Hay una casa perdida entre colinas suaves,
donde el tiempo no pesa y el alma respira,
una casa hecha de silencios dorados,
de promesas que el viento acaricia.
Allí, donde canta el alba sobre un lago sereno,
y los sauces inclinan sus hojas para rezar,
hay una puerta entreabierta, un rincón tibio,
y una mujer…
una mujer que no deja de esperar.
Sus ojos miran el horizonte sin prisa,
como quien sabe que el amor no se apresura.
Cada tarde, su sombra se dibuja en la orilla,
y el lago, fiel confidente, le guarda la ternura.
Ella viste de calma y de esperanza,
su cabello danzan con el aire del lugar,
y en sus manos lleva flores recién cortadas,
por si llegas… por si decides regresar.
La casa no tiene llaves ni cerrojos,
porque el amor no se encierra ni se obliga,
y las paredes están cubiertas de susurros,
de cartas sin fecha y besos sin medida.
Allí se cumplen los sueños, amor mío,
allí la luna desciende a beber de su piel,
y cada estrella murmura tu nombre
como un conjuro que la hace estremecer.
Te ha esperado en todos los otoños,
en inviernos donde solo el fuego la abrazaba,
en veranos donde el lago brillaba con anhelo,
y en primaveras donde todo florecía,
menos tú, que no llegabas…
Pero no ha dejado de creer,
ni un solo día.
Porque esa casa no es solo un refugio…
es un templo,
es el corazón latiendo de una promesa viva.
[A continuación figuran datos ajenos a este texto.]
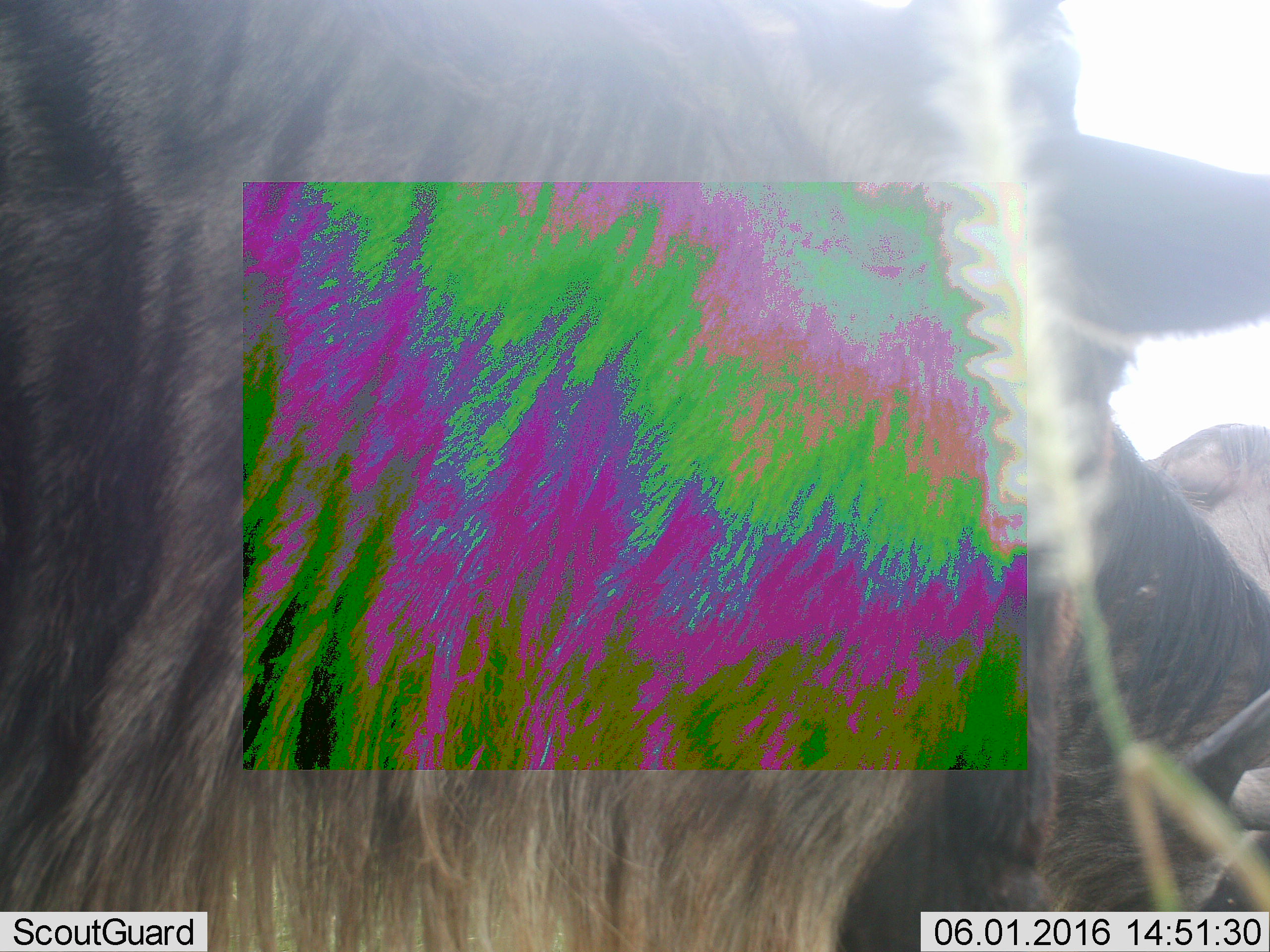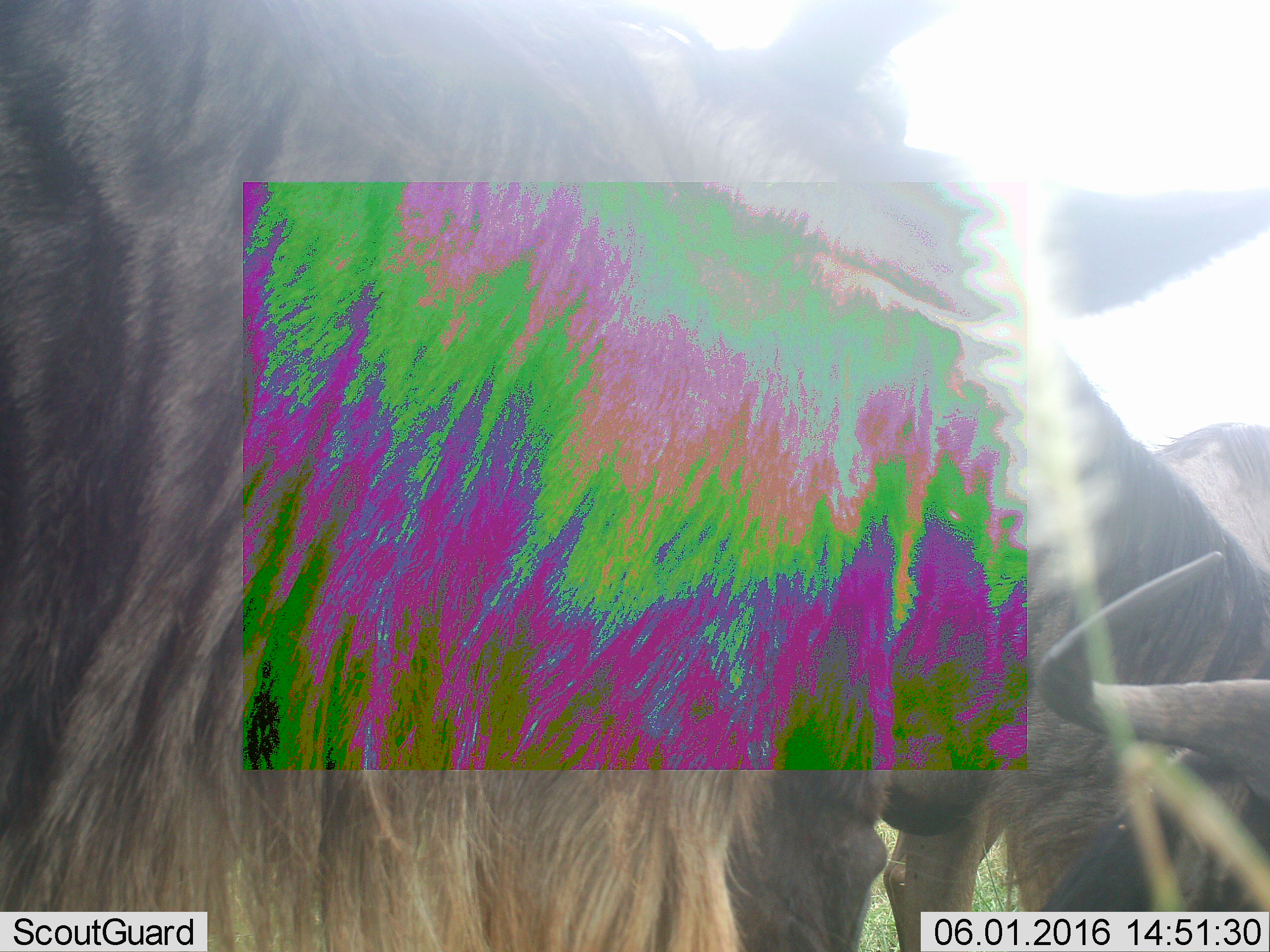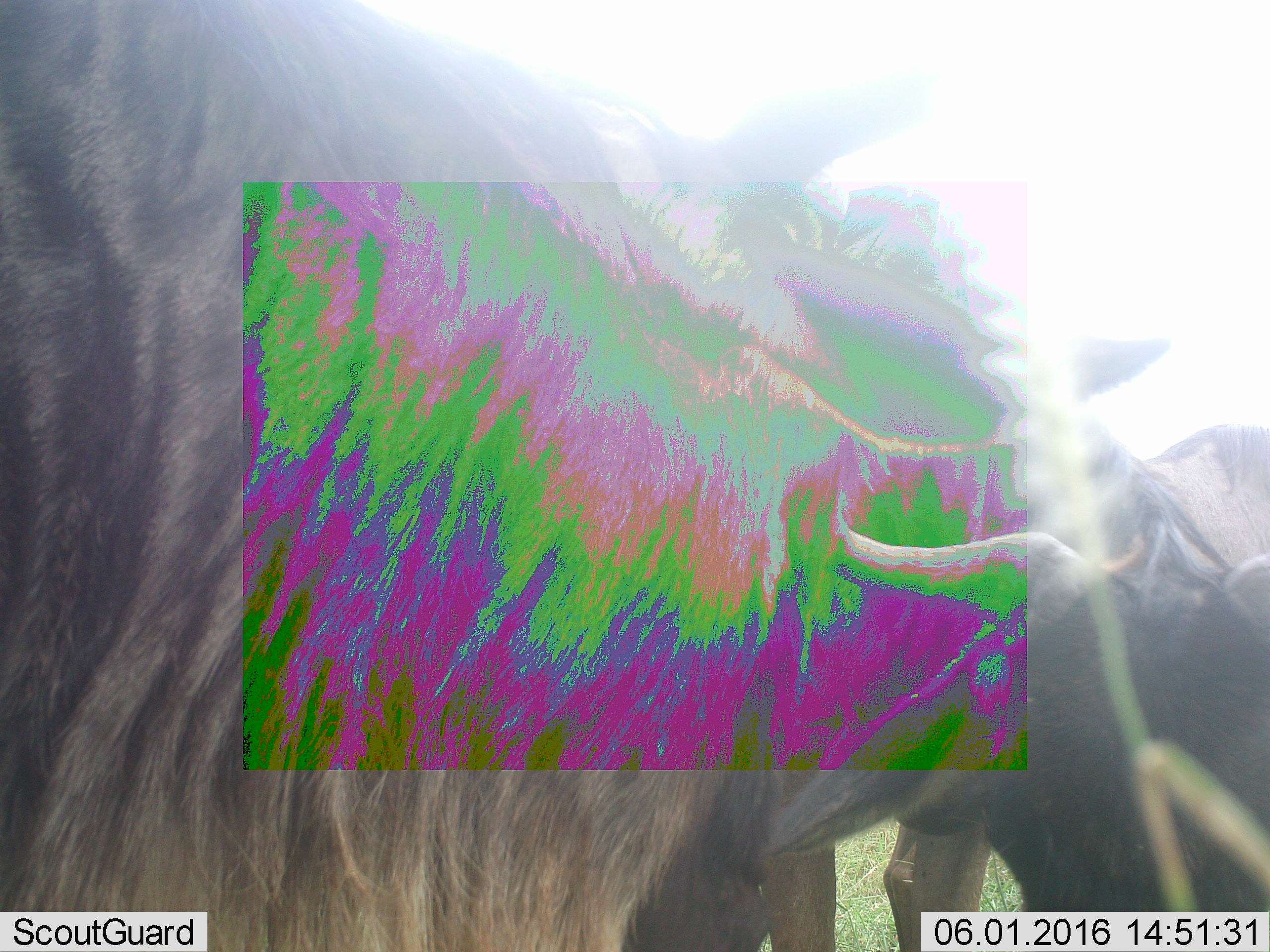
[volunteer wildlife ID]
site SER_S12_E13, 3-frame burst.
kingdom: Animalia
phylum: Chordata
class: Mammalia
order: Artiodactyla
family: Bovidae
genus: Connochaetes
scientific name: Connochaetes taurinus taurinus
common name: blue wildebeest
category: wildebeestblue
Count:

Y cuando llegues, cansado de tanta ausencia,
ella correrá por el sendero como quien vuela,
y sin decir palabra,
te abrirá los brazos,
te mostrará el lago,
y te amará sin juicio ni espera.
Porque esa casa es tuya,
porque esa mujer es tu destino,
porque en ese lugar sagrado y sin ruido,
se cumplen los sueños de amor… y estás vivo.